• _Work to be completed_: Please restate each entry word for word.

• _Stored data_:
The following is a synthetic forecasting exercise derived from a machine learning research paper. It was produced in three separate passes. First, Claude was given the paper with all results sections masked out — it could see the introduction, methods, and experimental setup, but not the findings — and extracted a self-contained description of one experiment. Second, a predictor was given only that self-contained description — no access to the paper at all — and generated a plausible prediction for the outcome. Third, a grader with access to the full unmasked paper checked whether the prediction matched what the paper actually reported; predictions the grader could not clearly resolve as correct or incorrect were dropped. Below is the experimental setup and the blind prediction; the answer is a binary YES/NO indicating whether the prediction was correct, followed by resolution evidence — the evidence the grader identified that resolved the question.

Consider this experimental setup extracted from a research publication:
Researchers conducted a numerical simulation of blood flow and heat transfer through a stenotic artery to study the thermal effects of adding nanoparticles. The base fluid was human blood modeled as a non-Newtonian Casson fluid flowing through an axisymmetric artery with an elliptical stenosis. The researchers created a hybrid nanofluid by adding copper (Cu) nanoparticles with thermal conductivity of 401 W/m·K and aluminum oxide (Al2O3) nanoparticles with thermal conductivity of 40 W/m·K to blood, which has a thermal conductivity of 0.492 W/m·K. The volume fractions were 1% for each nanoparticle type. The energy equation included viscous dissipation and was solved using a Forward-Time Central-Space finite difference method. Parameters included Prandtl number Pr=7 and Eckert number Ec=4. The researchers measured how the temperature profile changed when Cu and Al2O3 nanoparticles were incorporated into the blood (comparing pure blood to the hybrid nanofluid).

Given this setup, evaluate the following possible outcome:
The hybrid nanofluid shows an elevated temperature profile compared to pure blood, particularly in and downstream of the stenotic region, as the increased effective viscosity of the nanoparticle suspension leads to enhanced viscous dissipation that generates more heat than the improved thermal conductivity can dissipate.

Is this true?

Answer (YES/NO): NO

• _Solution to this problem_:
The following is a synthetic forecasting exercise derived from a machine learning research paper. It was produced in three separate passes. First, Claude was given the paper with all results sections masked out — it could see the introduction, methods, and experimental setup, but not the findings — and extracted a self-contained description of one experiment. Second, a predictor was given only that self-contained description — no access to the paper at all — and generated a plausible prediction for the outcome. Third, a grader with access to the full unmasked paper checked whether the prediction matched what the paper actually reported; predictions the grader could not clearly resolve as correct or incorrect were dropped. Below is the experimental setup and the blind prediction; the answer is a binary YES/NO indicating whether the prediction was correct, followed by resolution evidence — the evidence the grader identified that resolved the question.

Consider this experimental setup extracted from a research publication:
Researchers conducted a numerical simulation of blood flow and heat transfer through a stenotic artery to study the thermal effects of adding nanoparticles. The base fluid was human blood modeled as a non-Newtonian Casson fluid flowing through an axisymmetric artery with an elliptical stenosis. The researchers created a hybrid nanofluid by adding copper (Cu) nanoparticles with thermal conductivity of 401 W/m·K and aluminum oxide (Al2O3) nanoparticles with thermal conductivity of 40 W/m·K to blood, which has a thermal conductivity of 0.492 W/m·K. The volume fractions were 1% for each nanoparticle type. The energy equation included viscous dissipation and was solved using a Forward-Time Central-Space finite difference method. Parameters included Prandtl number Pr=7 and Eckert number Ec=4. The researchers measured how the temperature profile changed when Cu and Al2O3 nanoparticles were incorporated into the blood (comparing pure blood to the hybrid nanofluid).

Given this setup, evaluate the following possible outcome:
The hybrid nanofluid shows an elevated temperature profile compared to pure blood, particularly in and downstream of the stenotic region, as the increased effective viscosity of the nanoparticle suspension leads to enhanced viscous dissipation that generates more heat than the improved thermal conductivity can dissipate.

Is this true?

Answer (YES/NO): NO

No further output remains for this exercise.